Honestly, it would have been better if the SGC had a lesser overall impact, galactically. They were not set up to be a massive interstellar infantry, and even the Tok'Ra were better suited for Geurilla and long term tactical warfare than the Tau'ri. Push the advent of the F-302 back another season and a half, and let the Prometheus be the ultimate product of Earth's innovation and engineering, with the initial BC-304 being revealed at the end of Atlantis' run. Don't overcome the entirety of the System Lord's, and instead be a victory over a faction of the Goa'ould while creating the seeds for a greater rebellion (free Jaffa and greater latitude/opportunities for the Tok'ra, along with uniting other galactic powers that were otherwise separate such as the Orbanians, the Tollan and the Hebredian to name a few). Sure you might find a Humans-Hell-Yeah story more engaging, but it could have been written so humanity and the SGC were the glue that stuck them together.

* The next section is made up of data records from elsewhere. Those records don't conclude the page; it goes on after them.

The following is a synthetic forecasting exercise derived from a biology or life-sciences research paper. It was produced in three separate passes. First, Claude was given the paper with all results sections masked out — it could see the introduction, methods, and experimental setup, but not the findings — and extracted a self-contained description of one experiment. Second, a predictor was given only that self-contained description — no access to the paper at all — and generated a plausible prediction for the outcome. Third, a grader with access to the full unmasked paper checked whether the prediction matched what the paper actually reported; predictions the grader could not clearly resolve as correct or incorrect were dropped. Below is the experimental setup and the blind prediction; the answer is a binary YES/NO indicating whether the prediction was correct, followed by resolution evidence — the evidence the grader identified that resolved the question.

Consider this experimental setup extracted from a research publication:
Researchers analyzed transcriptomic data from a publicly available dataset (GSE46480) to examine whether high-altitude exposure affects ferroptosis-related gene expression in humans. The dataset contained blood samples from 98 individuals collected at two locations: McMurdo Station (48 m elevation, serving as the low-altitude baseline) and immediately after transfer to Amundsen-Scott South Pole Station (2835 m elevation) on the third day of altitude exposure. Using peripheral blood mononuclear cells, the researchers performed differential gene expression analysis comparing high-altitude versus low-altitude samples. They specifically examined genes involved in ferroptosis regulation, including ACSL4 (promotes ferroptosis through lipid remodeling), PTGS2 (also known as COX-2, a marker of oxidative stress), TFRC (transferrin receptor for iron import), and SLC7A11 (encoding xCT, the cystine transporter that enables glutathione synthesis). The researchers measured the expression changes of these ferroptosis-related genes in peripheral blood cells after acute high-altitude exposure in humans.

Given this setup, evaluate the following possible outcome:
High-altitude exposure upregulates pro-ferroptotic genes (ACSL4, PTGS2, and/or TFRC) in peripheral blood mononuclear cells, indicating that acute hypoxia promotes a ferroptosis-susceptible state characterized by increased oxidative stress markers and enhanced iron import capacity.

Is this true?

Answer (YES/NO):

As a result, the plucky group of Stargate/Homeworld Command quickly (far more so than should have been possible) overturned all the Apple carts which necessitated plot devices or cloning and scaling various threats. Shatter the unity/effectiveness of the System Lord's, Anubis crawls out of his hole. Break the control of the snakes over the galaxy, the hydra that is the Lucien Alliance comes into play. Defeat the primary distraction of the Asgard? Well now we have to keep the Roswell Grays out of the picture as we wrote them in to be too overpowering otherwise. Oh, and we'lljust reintroduce more advanced versions of those replicators later in the Pegasus galaxy (*thumbs up Lanteans* Good job!). It honestly seemed to begin to suffer from "Next time on DBZ..."-itis.
To fix the problems with the SG series, its growth would have had to be capped, and quite frankly it would have needed to be more like Babylon 5 rather than Stargate. Frankly, I would much prefer to pick up my sack of salt, employ the use of a construction crane to hold my disbelief up and just enjoy the fun that was MGM's/Sci-fi Channel's last real pride and joy.
That said, having other world's mix with Stargate for too long, or mesh too much, really ends up distracting from the story that could otherwise be enjoyed with it in moderation or nearly entirely ignored. So, occasional omakes with the SGC wouldn't be too distracting, one or two bits of SG tech or lore ending up in the main story could still work, but anything else I suspect would be more likely to sour the pot without a serious retooling of both ends of the plot thread. Which is a shame.